• TASK OBJECTIVE: Repeat exactly the lines from the line containing "Which of these" through the last line of the records below, inclusive, and nothing else.

— start of PROVIDED MATERIAL —

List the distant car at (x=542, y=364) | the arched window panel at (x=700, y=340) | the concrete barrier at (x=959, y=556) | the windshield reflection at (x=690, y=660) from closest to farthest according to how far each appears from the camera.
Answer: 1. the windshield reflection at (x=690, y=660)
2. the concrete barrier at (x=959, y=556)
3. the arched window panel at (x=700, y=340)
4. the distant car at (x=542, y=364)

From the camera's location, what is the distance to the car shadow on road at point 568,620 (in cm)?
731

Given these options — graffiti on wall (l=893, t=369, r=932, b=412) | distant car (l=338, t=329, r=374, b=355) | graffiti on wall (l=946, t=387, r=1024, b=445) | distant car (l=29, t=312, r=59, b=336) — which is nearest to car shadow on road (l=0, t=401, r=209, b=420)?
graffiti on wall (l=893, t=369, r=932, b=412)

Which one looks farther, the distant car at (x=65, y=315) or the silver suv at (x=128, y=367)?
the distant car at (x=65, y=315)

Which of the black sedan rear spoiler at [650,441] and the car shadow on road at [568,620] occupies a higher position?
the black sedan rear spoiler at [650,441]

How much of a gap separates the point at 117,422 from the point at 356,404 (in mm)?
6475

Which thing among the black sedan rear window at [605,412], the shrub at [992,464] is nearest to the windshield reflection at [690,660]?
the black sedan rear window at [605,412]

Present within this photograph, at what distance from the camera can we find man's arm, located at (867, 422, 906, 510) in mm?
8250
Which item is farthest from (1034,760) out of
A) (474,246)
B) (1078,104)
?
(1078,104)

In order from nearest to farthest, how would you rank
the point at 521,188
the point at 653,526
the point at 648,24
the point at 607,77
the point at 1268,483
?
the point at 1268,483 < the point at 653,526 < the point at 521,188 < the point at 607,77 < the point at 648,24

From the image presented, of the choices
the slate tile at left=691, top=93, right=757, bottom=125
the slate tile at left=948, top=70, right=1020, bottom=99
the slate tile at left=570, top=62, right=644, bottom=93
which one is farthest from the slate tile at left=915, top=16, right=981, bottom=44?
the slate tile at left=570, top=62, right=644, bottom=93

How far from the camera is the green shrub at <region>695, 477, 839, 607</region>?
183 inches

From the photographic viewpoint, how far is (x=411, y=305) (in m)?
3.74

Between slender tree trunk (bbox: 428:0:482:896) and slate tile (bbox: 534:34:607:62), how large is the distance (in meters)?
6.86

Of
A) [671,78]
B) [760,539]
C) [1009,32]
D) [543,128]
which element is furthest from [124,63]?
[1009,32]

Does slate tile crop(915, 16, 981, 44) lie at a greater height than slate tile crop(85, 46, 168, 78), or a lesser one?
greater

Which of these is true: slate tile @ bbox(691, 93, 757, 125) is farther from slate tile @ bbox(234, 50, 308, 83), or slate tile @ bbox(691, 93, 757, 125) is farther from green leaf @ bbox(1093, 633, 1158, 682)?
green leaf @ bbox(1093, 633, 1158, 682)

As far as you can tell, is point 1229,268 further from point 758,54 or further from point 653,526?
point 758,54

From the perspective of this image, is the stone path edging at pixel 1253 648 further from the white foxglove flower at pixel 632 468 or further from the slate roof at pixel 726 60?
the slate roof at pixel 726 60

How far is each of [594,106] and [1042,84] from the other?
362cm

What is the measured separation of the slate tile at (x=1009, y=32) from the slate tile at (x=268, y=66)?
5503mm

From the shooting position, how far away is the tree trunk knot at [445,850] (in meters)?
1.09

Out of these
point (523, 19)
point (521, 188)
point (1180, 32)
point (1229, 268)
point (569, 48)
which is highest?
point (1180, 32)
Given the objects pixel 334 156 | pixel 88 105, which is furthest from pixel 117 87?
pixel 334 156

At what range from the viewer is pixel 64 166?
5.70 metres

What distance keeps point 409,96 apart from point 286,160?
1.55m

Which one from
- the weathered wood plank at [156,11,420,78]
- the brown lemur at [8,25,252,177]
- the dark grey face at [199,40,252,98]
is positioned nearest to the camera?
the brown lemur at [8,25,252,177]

— end of PROVIDED MATERIAL —

• FINISHED EXERCISE:
Which of these is true: slate tile @ bbox(691, 93, 757, 125) is farther from slate tile @ bbox(234, 50, 308, 83), or slate tile @ bbox(691, 93, 757, 125) is farther from green leaf @ bbox(1093, 633, 1158, 682)?
green leaf @ bbox(1093, 633, 1158, 682)

As far as you can tell, is point 1229,268 further from point 758,54 or further from point 653,526?
point 758,54

From the perspective of this image, is the stone path edging at pixel 1253 648 further from the white foxglove flower at pixel 632 468 or further from the slate roof at pixel 726 60?
the slate roof at pixel 726 60

How far is each of [594,106] and [1042,84] from the other?
362cm

What is the measured separation of the slate tile at (x=1009, y=32) from the slate tile at (x=268, y=66)?
5503mm

From the shooting position, how far away is the tree trunk knot at [445,850] (in meters)?
1.09

Out of these
point (523, 19)
point (521, 188)
point (1180, 32)
point (1229, 268)
point (569, 48)
which is highest?
point (1180, 32)
Given the objects pixel 334 156 | pixel 88 105, which is furthest from pixel 117 87?
pixel 334 156

At what range from the viewer is pixel 64 166?
5.70 metres

What distance keeps point 409,96 apart from point 286,160?
1.55m

Which one from
- the weathered wood plank at [156,11,420,78]
- the brown lemur at [8,25,252,177]
- the dark grey face at [199,40,252,98]
is positioned nearest to the camera?
the brown lemur at [8,25,252,177]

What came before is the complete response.